Petani Makin Miskin
JAKARTA, KOMPAS.com - Pendapatan riil petani tidak juga meningkat meski produksi pangan terus meningkat. Padahal, setiap tahun, 25 juta rumah tangga petani memproduksi pangan, meliputi padi, jagung, kedelai, ubi kayu, dan ubi jalar, yang nilainya Rp 258,2 triliun.
Data Badan Pusat Statistik menunjukkan, nilai tukar petani terus merosot. Pada tahun 1976, nilai tukar petani 113, pada 1979 dan 1989 bahkan mencapai angka tertinggi, yakni 117. Namun, pada 1993 merosot menjadi 95 dan tahun 2009 nilai tukar petani bulanan tertinggi hanya 101.
Penguasaan lahan petani juga makin sempit. Jumlah petani yang berubah status menjadi buruh tani pun makin banyak karena tidak lagi memiliki lahan sendiri.
Sumitra (62), petani Desa Baiawak, Kecamatan Kertajati, Kabupaten Majalengka, Jawa Barat, misalnya, kini menggarap lahan yang disewanya. Lahan pertanian seluas 0,5 hektar yang pernah dimilikinya telah terjual.

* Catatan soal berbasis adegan
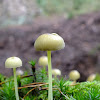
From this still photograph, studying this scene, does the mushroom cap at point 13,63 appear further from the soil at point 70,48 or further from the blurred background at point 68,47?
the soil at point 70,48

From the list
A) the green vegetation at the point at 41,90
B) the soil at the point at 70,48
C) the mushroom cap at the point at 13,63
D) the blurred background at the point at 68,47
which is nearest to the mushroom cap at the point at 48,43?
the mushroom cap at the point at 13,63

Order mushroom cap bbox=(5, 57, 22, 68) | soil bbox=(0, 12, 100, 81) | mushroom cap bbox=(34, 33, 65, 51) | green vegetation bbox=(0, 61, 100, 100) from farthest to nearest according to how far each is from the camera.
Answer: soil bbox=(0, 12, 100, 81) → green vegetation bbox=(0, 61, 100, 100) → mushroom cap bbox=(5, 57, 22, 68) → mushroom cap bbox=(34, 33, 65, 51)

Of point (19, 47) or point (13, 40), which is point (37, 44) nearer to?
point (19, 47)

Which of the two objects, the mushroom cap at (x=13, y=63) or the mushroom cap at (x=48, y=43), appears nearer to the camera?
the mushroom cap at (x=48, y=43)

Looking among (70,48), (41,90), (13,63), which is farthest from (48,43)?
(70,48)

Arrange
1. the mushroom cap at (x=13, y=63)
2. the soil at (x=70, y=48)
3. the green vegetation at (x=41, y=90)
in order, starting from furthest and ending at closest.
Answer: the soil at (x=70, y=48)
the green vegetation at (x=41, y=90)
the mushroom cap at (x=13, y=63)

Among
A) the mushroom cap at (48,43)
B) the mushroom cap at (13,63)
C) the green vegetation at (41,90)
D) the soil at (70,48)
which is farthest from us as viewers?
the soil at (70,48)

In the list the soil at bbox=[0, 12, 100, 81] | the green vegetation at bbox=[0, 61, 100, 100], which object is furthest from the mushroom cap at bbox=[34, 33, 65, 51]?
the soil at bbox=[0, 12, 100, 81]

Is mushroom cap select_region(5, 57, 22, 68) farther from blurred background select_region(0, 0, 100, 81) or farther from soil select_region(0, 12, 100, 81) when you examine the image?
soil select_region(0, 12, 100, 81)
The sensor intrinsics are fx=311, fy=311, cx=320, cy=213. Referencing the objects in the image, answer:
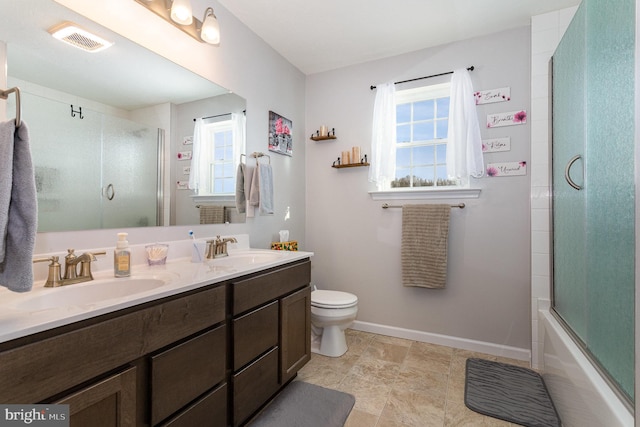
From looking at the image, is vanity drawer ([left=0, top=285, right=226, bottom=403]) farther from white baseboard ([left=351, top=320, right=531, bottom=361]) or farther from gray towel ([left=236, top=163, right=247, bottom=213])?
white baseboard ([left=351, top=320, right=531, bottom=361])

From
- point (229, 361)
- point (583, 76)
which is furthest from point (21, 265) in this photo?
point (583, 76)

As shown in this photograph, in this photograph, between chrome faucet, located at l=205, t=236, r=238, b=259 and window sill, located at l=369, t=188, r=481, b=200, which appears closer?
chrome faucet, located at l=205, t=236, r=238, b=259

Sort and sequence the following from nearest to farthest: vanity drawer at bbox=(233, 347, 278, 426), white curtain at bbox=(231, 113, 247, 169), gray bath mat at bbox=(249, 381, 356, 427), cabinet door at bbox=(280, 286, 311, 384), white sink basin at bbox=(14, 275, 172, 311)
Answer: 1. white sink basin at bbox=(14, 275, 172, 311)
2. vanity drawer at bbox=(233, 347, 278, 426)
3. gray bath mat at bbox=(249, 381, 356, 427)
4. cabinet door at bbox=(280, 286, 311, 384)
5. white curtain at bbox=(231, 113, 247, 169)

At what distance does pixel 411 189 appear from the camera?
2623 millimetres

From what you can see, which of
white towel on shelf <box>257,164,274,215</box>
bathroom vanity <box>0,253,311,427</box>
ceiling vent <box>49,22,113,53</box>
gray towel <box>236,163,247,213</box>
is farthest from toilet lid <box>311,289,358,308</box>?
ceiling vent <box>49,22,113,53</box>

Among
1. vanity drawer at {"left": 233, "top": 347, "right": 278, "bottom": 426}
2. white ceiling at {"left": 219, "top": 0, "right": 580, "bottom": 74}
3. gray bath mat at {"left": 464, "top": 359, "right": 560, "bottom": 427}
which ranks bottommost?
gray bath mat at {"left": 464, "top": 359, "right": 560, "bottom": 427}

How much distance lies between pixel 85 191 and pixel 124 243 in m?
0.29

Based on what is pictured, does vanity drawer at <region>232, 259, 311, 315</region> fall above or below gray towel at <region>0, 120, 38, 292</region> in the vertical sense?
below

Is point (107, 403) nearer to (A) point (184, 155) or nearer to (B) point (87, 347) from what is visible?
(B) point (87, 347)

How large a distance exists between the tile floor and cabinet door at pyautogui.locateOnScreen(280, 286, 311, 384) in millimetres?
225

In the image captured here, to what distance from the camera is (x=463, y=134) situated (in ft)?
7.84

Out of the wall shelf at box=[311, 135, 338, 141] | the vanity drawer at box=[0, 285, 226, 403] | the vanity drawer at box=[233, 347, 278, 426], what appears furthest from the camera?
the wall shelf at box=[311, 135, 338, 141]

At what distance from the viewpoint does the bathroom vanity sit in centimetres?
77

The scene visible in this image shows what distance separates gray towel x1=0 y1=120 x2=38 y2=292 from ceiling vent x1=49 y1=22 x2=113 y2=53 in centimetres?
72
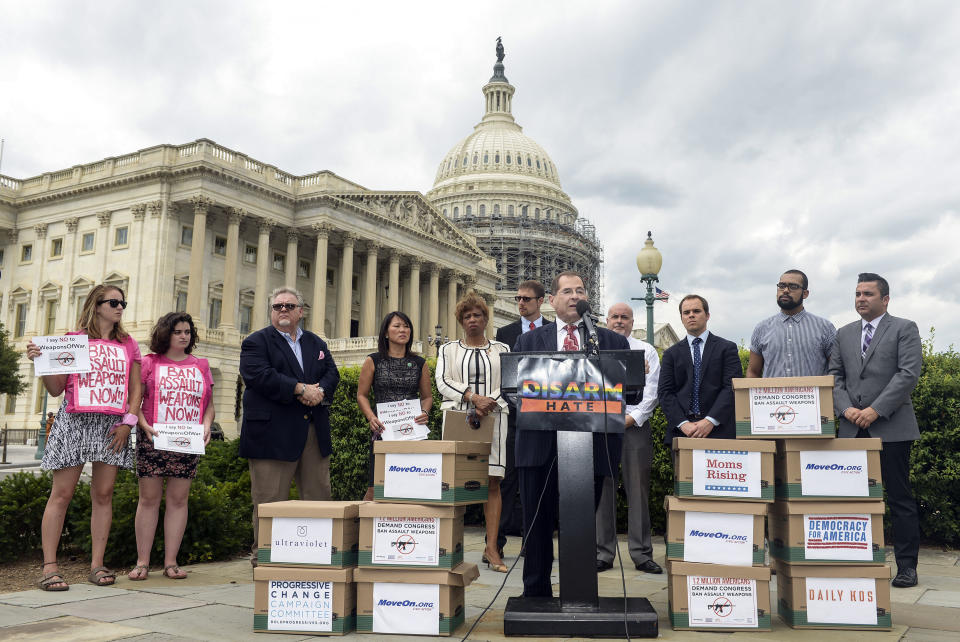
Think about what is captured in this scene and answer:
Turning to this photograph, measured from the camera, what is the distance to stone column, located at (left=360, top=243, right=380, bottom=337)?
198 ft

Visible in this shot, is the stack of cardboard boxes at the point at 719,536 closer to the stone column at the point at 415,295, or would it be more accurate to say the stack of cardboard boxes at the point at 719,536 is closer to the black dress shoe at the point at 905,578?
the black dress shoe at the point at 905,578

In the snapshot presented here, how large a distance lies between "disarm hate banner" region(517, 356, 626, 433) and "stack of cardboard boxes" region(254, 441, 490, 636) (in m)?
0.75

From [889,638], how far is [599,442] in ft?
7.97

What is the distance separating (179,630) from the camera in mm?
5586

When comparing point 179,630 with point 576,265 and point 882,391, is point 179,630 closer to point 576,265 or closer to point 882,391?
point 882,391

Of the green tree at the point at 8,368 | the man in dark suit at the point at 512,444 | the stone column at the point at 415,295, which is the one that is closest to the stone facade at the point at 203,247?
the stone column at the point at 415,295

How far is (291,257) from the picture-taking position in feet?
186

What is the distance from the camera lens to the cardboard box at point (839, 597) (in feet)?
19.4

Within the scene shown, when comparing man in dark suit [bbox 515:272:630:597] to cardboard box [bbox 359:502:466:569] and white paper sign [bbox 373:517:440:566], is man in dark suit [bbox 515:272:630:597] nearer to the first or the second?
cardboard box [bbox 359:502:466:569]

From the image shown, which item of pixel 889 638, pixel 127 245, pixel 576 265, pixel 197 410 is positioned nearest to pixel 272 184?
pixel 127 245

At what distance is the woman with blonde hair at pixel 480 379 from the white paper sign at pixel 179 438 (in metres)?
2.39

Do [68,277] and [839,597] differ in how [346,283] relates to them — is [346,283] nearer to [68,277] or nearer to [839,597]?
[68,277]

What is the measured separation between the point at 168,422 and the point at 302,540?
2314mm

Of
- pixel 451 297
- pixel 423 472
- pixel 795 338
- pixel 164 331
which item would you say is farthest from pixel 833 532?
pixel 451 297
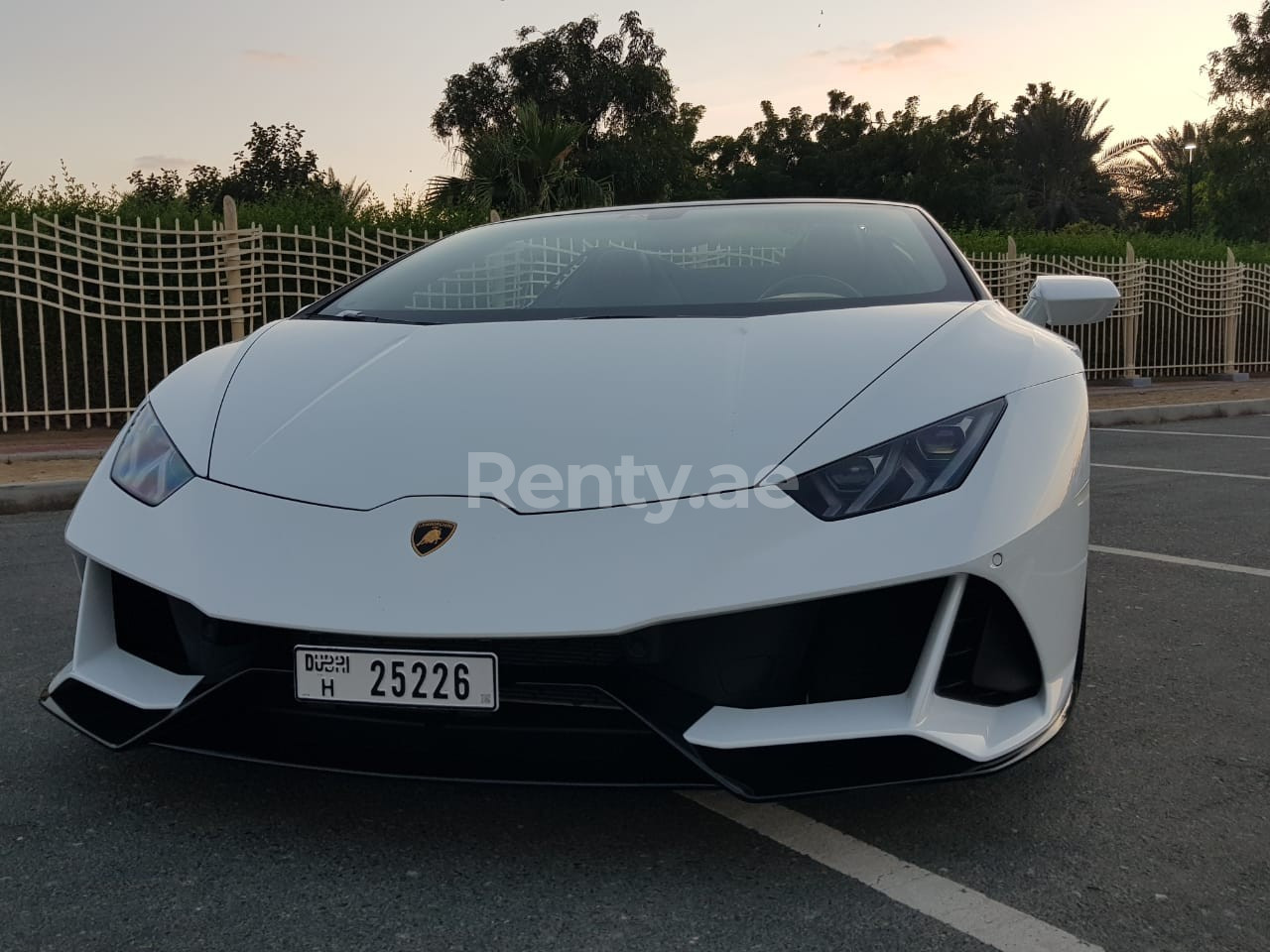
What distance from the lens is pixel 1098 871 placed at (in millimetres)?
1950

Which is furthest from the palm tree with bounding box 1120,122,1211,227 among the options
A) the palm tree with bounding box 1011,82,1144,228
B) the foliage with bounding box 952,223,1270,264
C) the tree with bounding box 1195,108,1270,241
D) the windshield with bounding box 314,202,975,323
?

* Petunjuk Latihan
Kutip dari artikel tentang pendapatan petani bagian yang dibuka dengan kata-kata yang memuat "Petani Makin Miskin" dan ditutup dengan "memiliki lahan sendiri.".

* Jawaban
Petani Makin Miskin
JAKARTA, KOMPAS.com - Pendapatan riil petani tidak juga meningkat meski produksi pangan terus meningkat. Padahal, setiap tahun, 25 juta rumah tangga petani memproduksi pangan, meliputi padi, jagung, kedelai, ubi kayu, dan ubi jalar, yang nilainya Rp 258,2 triliun.
Data Badan Pusat Statistik menunjukkan, nilai tukar petani terus merosot. Pada tahun 1976, nilai tukar petani 113, pada 1979 dan 1989 bahkan mencapai angka tertinggi, yakni 117. Namun, pada 1993 merosot menjadi 95 dan tahun 2009 nilai tukar petani bulanan tertinggi hanya 101.
Penguasaan lahan petani juga makin sempit. Jumlah petani yang berubah status menjadi buruh tani pun makin banyak karena tidak lagi memiliki lahan sendiri.